I travelled hours away to my first

own four walls (sometimes I lay in bed there,

door locked, my fingers caressing the

yellow-painted brick of those walls; they felt

like love, my head quietly safe, forgiven

whatever demons my father had tried to beat

out of it), after my soul started creeping out

slowly, at first only when no one saw,

cautiously allowing me a body, a secret

package of crackers or a banana, stretching into

my fingertips and my lips pressed against

another girl's, slowly budding in my

mouth like hidden curled leaves that had

slept through winter, now new-green and sticky,

growing once again the house the tree of

taste, because it was finally safe, my stomach

filling its cave, gently unflattening from

a grief-pitted rock shard; years later, today, I eat

a quart of berries.  Don't be surprised

when I tell you that, as the taste bursts

sharp and sweet and new-green

on my tongue, I am astonished, soul-struck,

that each time I taste goodness, my face lifts,

eyes closed, that when I say the blessing

(...boreyt p'ri ha'adamah) each time I cry.
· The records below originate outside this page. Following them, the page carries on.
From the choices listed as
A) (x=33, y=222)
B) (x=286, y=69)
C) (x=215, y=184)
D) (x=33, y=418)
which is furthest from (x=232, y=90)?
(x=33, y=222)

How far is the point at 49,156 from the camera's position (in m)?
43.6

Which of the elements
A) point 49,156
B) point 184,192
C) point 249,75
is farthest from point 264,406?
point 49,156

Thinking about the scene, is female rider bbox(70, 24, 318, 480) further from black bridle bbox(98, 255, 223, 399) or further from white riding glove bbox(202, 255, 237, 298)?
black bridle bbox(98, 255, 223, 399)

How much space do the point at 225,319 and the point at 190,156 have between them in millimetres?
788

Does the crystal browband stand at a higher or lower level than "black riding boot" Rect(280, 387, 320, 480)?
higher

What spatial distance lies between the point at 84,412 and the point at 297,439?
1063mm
KAMILA RINA is a disabled neurodivergent immigrant bisexual genderfluid poet, sexuality & disability educator, and a survivor of torture and long-term sexual violence. Ze likes trees, books, chocolate, and people and things that smell good, and enjoys talking about being present in one's body and fomenting the revolution. They have previously been published in Room magazine, Breath & Shadow, Sinister Wisdom, and We Have Come Far. For more information visit kamilarina.com.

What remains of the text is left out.